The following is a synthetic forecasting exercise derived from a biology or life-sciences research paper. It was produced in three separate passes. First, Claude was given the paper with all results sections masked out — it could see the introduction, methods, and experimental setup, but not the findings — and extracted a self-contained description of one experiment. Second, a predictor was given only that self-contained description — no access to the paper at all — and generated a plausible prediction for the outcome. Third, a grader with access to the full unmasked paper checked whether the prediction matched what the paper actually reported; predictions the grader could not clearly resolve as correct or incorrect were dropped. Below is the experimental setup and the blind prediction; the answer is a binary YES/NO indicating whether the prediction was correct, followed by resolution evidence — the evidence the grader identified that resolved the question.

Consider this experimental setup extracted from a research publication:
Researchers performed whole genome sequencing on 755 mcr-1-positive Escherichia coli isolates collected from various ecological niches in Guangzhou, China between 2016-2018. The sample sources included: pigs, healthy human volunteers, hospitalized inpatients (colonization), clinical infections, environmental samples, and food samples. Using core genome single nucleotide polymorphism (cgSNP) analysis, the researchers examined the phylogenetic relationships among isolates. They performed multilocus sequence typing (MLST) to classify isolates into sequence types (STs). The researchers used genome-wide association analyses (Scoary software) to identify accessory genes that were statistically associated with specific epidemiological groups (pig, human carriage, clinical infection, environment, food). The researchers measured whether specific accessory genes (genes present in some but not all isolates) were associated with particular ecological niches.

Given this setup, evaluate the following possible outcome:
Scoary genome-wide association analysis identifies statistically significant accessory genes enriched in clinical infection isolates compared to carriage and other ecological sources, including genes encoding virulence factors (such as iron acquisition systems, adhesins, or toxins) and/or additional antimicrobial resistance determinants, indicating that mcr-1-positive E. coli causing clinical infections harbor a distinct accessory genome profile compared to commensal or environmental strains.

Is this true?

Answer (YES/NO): YES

**Exercise goal:** Looking at the material above, work out how many lines have the word "clinical" in them. Answer with that number alone.

**Task solution:** 2